Una
giovane ragazza, Kristen, viene accompagnata in un ospedale
psichiatrico senza saperne il motivo. E’ completamente
all’oscuro di tutto, ignora il suo passato e del suo
futuro sa che sarà costretta a rimanere in questa nuova
dimora per molto tempo. Mentre cercherà di indagare
su se stessa, diversi episodi iniziano ad accadere e gettare
ansia nel reparto in cui è internata: rumori nel corridoio
durante la notte, culminanti nella scomparsa delle altre ragazze
rinchiuse nelle camere adiacenti alla sua, le faranno capire
come sia in atto qualcosa di inspiegabile e diabolico, una
presenza che vuole ucciderle per chissà quale oscuro
motivo. Sarà lei, Kristen, la nuova arrivata, a cercare
di sconfiggere questa misteriosa entità e scoprire
cosa veramente cela l’ospedale, fino ad una incredibile
rivelazione finale.
Per il suo ritorno al cinema dopo un’assenza di 10 anni,
il regista John Carpenter decide di terrorizzarci con questa
storia classica di fantasmi notevolmente ben congegnata. Evitando
effetti speciali costosi, poiché il film è stato
girato con un budget ridotto, ed evitando di ripetere gli
schemi molto in voga in questi ultimi anni dei J-Horror stile
“The Ring”, si è voluto semplicemente riunire
un cast, trovare una sceneggiatura valida e girare un prodotto
che affascinasse e fosse di ottima presa sul pubblico.
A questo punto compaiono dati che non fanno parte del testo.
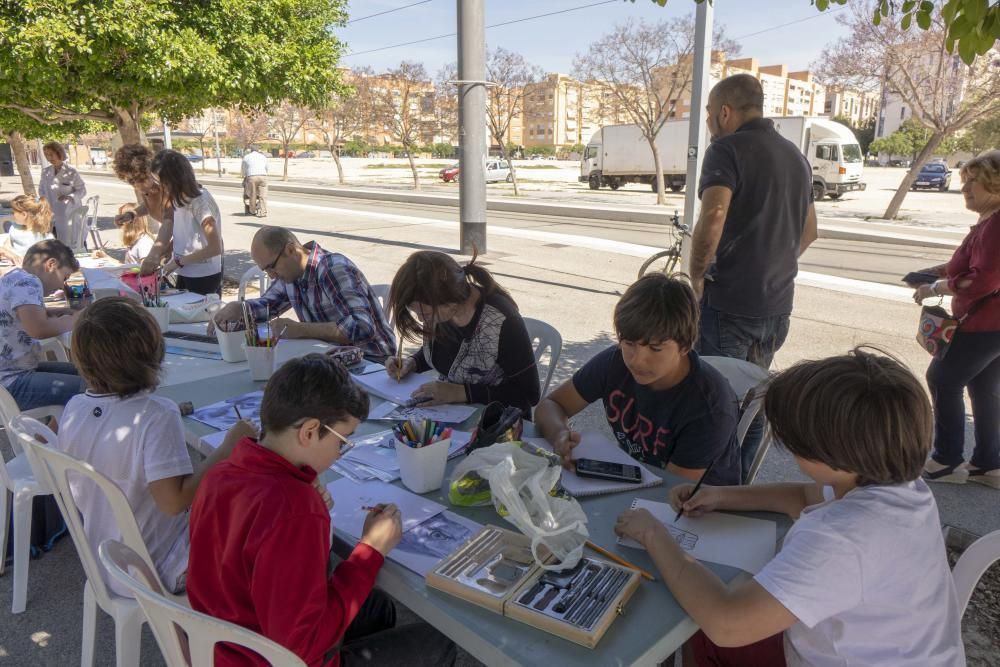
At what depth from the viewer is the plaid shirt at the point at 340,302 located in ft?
11.3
E questi,
sicuramente, salterà dalla sedia: non si tratta del
solito filone esoterico ma, anzi, qui il fantasma è
più il valido testimone logico utilizzato per arrivare
alla soluzione finale dell’enigma che si agita nella
mente della protagonista; sul fronte stilistico, il film è
un gioiello di tensione che predilige più le atmosfere
che gli effetti truculenti, dove a terrorizzare sia i protagonisti
che lo spettatore sono le ombre e le sagome indistinte che
si celano nell’oscurità, piuttosto che la mano
assassina che colpisce a sangue freddo per esigere vendetta.
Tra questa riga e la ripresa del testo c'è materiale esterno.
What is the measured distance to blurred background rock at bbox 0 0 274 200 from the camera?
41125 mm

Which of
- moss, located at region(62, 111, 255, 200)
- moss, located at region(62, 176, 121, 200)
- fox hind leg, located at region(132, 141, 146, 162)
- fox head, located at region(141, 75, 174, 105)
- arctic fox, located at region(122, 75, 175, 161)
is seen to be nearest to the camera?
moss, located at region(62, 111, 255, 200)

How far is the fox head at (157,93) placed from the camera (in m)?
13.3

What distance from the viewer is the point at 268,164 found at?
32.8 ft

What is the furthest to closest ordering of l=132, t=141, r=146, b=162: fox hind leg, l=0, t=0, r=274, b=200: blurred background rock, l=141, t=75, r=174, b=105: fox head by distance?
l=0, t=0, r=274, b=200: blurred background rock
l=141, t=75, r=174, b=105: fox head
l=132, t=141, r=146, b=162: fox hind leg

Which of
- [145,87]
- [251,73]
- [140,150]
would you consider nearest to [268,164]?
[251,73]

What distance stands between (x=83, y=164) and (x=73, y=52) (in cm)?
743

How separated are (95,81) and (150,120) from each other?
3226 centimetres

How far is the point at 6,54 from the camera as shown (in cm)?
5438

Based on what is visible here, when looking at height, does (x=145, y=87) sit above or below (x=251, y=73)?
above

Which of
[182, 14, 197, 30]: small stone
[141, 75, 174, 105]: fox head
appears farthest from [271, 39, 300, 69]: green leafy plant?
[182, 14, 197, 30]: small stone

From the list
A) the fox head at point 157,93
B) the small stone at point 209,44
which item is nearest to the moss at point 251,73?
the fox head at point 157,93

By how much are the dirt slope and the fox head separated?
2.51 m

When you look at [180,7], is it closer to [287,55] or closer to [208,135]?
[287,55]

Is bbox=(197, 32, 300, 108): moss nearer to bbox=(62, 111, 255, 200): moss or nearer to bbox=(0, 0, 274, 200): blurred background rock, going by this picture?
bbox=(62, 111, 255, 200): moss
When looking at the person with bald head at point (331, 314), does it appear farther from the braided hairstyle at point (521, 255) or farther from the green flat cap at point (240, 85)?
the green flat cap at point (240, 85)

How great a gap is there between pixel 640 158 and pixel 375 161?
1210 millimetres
Né tantomeno assistiamo a copiosi spargimenti di sangue
come nei film giapponesi o nei loro remake che in questi ultimi
anni sono diventati una moda a Hollywood.
Nel
ruolo di Kristen, l’attrice Amber Heard è convincente
e piena di grinta, un personaggio combattivo nella sua volontà
di sopravvivere in quell’ala dell’ospedale dove
è rinchiusa e che diventerà anche un’eroina
agli occhi delle altre ragazze. Gli ulteriori personaggi femminili
rappresentano ognuno un diverso aspetto della personalità
umana, e, da un punto di vista artistico, le interpreti si
sono dimostrate perfette nella loro capacità di modificare
emozioni e pensieri, e nel calarsi in questi panni così
mutevoli e tragici. L’attrice teatrale Mamie Gummer,
qui al suo primo lungometraggio, soprattutto, spicca ben più
delle sue colleghe, brave ma poco convincenti nella loro recitazione
troppo posata. I loro movimenti, però, sono ben inquadrati
dalla fotografia e dalle straordinarie sequenze, che Carpenter
ha basato su piani lunghi e su tinte scure e tenebrose, che
rendono fluido l’agire delle attrici, libere di muoversi
per i labirinti dell’ospedale.
Un ritorno gradito questo di Carpenter che sa ancora come
terrorizzare lo spettatore senza dispendio di effetti speciali
inutili: una valida prova che consegna una buona dose di paura
che si pregusta fin dalle prime scene del film.